> [What to produce] Copy out, word for word, every line from the one containing "According to this image, is" through the last line of the rows below, including both ends.

> [Data to use]
[Start]

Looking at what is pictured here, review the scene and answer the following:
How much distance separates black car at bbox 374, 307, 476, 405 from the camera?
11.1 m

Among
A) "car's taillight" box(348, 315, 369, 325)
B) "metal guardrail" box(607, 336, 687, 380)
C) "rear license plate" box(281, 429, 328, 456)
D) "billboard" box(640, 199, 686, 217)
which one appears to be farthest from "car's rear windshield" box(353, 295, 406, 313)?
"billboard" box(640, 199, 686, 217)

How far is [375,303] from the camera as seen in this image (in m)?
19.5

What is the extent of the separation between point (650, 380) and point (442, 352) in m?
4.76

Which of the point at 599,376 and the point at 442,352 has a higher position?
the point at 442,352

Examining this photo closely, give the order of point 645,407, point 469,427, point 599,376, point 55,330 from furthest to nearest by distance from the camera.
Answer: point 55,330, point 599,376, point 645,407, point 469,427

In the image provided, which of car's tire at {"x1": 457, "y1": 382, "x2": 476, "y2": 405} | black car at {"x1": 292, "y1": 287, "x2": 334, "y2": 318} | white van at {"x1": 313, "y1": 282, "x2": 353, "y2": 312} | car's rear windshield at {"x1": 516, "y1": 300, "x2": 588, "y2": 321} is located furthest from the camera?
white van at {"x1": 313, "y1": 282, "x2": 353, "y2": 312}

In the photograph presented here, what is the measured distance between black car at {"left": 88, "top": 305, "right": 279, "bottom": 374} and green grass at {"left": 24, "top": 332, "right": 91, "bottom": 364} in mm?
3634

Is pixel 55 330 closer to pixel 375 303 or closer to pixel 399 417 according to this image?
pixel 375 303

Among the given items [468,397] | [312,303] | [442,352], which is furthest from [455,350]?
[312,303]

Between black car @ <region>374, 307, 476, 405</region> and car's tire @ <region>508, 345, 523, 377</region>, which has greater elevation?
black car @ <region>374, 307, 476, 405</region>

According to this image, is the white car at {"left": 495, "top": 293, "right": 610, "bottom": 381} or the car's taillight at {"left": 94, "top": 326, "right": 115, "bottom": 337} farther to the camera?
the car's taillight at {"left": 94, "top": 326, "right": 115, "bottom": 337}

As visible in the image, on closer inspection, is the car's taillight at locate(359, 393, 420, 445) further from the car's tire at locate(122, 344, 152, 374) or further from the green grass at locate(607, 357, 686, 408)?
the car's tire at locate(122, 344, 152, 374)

[End]

> [Answer for the task]
According to this image, is the white car at {"left": 495, "top": 293, "right": 610, "bottom": 381} or the car's taillight at {"left": 94, "top": 326, "right": 115, "bottom": 337} farther to the camera?
the car's taillight at {"left": 94, "top": 326, "right": 115, "bottom": 337}

As visible in the image, on closer inspection, is the car's taillight at locate(359, 393, 420, 445) further from the car's tire at locate(122, 344, 152, 374) or further from the green grass at locate(607, 357, 686, 408)?
the car's tire at locate(122, 344, 152, 374)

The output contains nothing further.